Cette décision fait déjà tiquer certaines écoles maternelles du privé. «Pour que ce soit gratuit, il faut que l’État couvre nos frais. Comment fera-t-on sans les frais de scolarité ? Aura-t-on de l’aide des autorités pour cela ? Il faut une rencontre du gouvernement avec les écoles privées pour identifier leurs besoins et demandes», soutient Sylvette Paris Davy, responsable des écoles Bethléem. Et les coûts mensuels des opérations se chiffrent en centaines de milliers de roupies. À l’instar du loyer du bâtiment qui revient, à lui seul, à plus de Rs 180 000 mensuellement.
S’y ajoutent des frais pour l’électricité, l’eau, les salaires du personnel, l’assurance des enfants et des effectifs, la pension des employés, le déjeuner des petits, entre autres. L’État pourra-t-il investir autant d’argent dans toutes les écoles maternelles ? se demande-t-elle. D’ailleurs, certains établissements disposent de plusieurs branches, ce qui multipliera les frais à couvrir.

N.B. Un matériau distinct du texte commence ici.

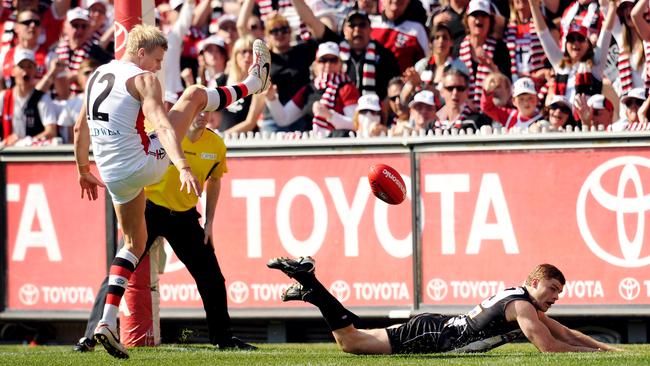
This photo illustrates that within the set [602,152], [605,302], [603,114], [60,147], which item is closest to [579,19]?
[603,114]

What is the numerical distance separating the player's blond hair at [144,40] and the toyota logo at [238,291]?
3.56m

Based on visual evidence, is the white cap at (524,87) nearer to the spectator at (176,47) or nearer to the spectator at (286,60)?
the spectator at (286,60)

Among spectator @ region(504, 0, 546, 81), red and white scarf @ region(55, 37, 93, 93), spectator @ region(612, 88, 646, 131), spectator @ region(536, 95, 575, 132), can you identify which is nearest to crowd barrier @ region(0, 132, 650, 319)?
spectator @ region(536, 95, 575, 132)

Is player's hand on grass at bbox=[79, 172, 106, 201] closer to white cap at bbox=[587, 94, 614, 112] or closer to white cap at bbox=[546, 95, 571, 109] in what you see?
white cap at bbox=[546, 95, 571, 109]

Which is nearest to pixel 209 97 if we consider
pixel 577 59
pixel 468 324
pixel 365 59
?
pixel 468 324

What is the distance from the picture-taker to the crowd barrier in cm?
1159

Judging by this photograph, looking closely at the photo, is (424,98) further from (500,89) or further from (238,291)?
(238,291)

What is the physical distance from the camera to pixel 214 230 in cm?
1252

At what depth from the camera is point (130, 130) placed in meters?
9.28

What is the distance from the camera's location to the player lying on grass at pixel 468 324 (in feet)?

«Non à la standardisation !»
De son côté, Jaya Nursimulu, présidente de l’Association of Private Pre-Primary School Managers et directrice de l’école Royal Rock, affirme que les membres entament des discussions sur ce projet et qu’une rencontre avec les autorités sera sollicitée. «Nous commencerons avec le ministère de l’Éducation d’abord.On ne sait pas encore ce qui va se passer. Une fois que les choses seront plus claires, nous serons en meilleure position pour savoir ce que nous accepterons ou pas», déclare-t-elle. Quant à Rishi Nursimulu, fondateur et Chairman des écoles Dukesbridge, il estime que cette mesure annoncée par le Premier ministre «nous a pris par surprise et est sortie de nulle part».
Selon lui, à Maurice, les propriétaires et les gestionnaires sont fiers de gérer leurs écoles maternelles privées avec une touche personnelle. Cela fait partie de la culture et du tissu de notre société. «Je suis contre une standardisation complète de ce secteur car cela tuera le choix des parents et la motivation des propriétaires de maintenir la qualité dans le secteur privé. Cela dit, dans le fond, j’admire et je soutiens énormément l’intention du Premier ministre de dépenser l’argent des contribuables pour rendre l’encadrement des tout petits plus accessible. Toutefois, je crois humblement qu’il existe d’autres moyens plus efficaces d’utiliser cet argent pour atteindre ces objectifs», affirme-t-il.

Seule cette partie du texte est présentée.